╭─ Provided material

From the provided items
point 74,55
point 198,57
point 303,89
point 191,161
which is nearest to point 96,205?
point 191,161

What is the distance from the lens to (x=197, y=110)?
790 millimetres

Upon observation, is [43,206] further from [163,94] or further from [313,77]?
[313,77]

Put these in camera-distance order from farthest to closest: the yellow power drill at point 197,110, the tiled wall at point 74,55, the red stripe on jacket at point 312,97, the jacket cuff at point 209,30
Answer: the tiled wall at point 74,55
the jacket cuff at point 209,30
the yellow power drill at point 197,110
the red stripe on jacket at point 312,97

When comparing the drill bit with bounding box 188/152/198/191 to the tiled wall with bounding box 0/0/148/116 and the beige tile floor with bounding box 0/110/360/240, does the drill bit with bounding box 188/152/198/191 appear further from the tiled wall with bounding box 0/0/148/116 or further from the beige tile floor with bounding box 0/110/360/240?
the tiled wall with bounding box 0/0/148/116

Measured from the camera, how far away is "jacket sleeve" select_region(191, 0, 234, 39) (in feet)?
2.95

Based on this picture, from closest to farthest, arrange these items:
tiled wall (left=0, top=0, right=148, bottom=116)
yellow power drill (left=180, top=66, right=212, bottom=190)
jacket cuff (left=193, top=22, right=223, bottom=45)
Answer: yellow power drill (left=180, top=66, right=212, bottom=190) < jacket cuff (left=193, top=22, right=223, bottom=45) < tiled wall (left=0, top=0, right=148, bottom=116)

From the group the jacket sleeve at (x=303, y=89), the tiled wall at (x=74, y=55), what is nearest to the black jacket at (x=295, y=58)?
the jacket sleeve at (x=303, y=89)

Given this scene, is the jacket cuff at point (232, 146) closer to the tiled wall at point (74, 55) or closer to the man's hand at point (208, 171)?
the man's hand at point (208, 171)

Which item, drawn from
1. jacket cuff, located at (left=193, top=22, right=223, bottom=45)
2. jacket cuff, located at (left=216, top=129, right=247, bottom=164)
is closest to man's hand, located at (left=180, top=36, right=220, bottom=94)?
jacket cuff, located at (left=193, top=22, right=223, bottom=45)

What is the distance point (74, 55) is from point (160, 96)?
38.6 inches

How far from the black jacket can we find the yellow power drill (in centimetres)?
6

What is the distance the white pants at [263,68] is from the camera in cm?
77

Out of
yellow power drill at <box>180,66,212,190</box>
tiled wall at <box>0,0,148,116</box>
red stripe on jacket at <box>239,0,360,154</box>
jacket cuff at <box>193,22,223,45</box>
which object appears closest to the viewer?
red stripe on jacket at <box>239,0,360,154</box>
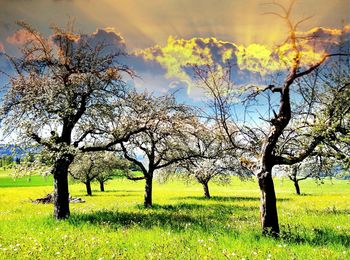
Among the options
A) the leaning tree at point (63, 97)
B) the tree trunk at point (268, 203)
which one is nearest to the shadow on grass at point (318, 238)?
the tree trunk at point (268, 203)

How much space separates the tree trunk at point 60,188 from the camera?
16.5 m

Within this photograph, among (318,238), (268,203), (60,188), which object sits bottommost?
(318,238)

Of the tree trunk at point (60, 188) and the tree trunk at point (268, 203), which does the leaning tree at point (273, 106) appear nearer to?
the tree trunk at point (268, 203)

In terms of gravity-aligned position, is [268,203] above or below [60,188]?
below

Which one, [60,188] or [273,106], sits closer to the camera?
[273,106]

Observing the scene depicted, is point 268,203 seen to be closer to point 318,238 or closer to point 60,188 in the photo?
point 318,238

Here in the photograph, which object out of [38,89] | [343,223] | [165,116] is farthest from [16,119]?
[343,223]

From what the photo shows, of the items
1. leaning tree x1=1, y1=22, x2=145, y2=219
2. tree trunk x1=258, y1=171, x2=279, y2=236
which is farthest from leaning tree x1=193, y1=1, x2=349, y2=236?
leaning tree x1=1, y1=22, x2=145, y2=219

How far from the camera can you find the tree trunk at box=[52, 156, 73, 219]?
16453mm

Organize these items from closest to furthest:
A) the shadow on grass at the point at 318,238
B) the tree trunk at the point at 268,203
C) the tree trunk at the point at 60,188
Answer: the shadow on grass at the point at 318,238, the tree trunk at the point at 268,203, the tree trunk at the point at 60,188

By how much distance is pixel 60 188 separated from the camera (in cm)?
1672

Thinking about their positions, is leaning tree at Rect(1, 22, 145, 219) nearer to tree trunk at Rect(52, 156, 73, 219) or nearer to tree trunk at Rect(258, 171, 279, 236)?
tree trunk at Rect(52, 156, 73, 219)

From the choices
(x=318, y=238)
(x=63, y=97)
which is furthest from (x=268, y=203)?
(x=63, y=97)

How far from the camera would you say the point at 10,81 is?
16.1 m
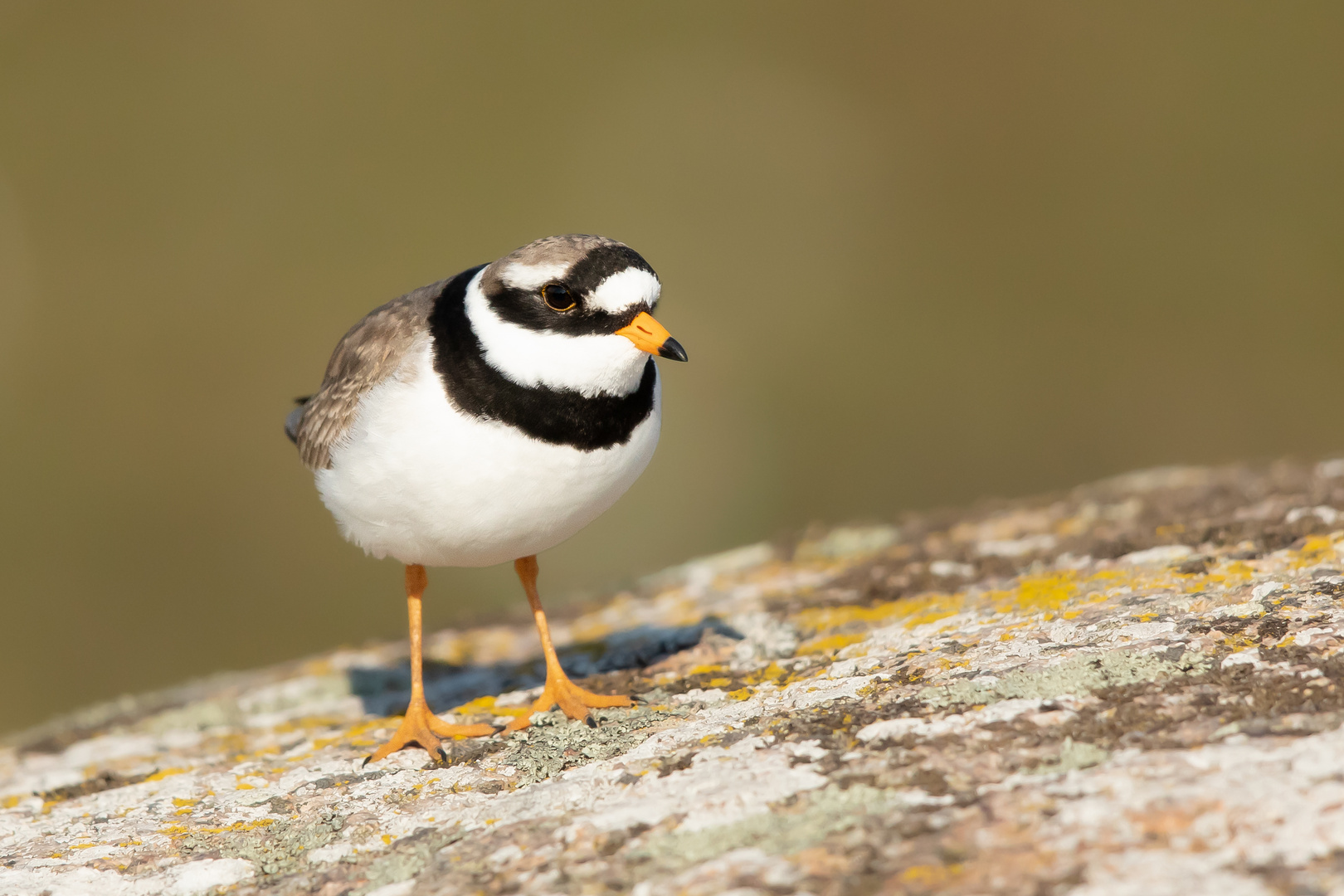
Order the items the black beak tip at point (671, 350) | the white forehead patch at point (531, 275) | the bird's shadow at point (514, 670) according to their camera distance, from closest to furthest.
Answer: the black beak tip at point (671, 350)
the white forehead patch at point (531, 275)
the bird's shadow at point (514, 670)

╰─

◆ Exercise task
The copy should hold exactly the lines from the line containing "By how much" through the end of the data, both ends included, and no pictures.

◆ Output
By how much distance is pixel 60 188 separated from the camera (in cm)?
1672

Thinking about their positions, is leaning tree at Rect(1, 22, 145, 219) nearer to tree trunk at Rect(52, 156, 73, 219) or nearer to tree trunk at Rect(258, 171, 279, 236)?
tree trunk at Rect(52, 156, 73, 219)

From the choices
(x=318, y=238)
(x=63, y=97)
which is furthest from (x=268, y=203)?
(x=63, y=97)

How far from the camera would you say the point at 10,81 is?
16.1 m
Order the items the black beak tip at point (671, 350) | the white forehead patch at point (531, 275) | the bird's shadow at point (514, 670) according to their camera distance, from closest to furthest.
Answer: the black beak tip at point (671, 350)
the white forehead patch at point (531, 275)
the bird's shadow at point (514, 670)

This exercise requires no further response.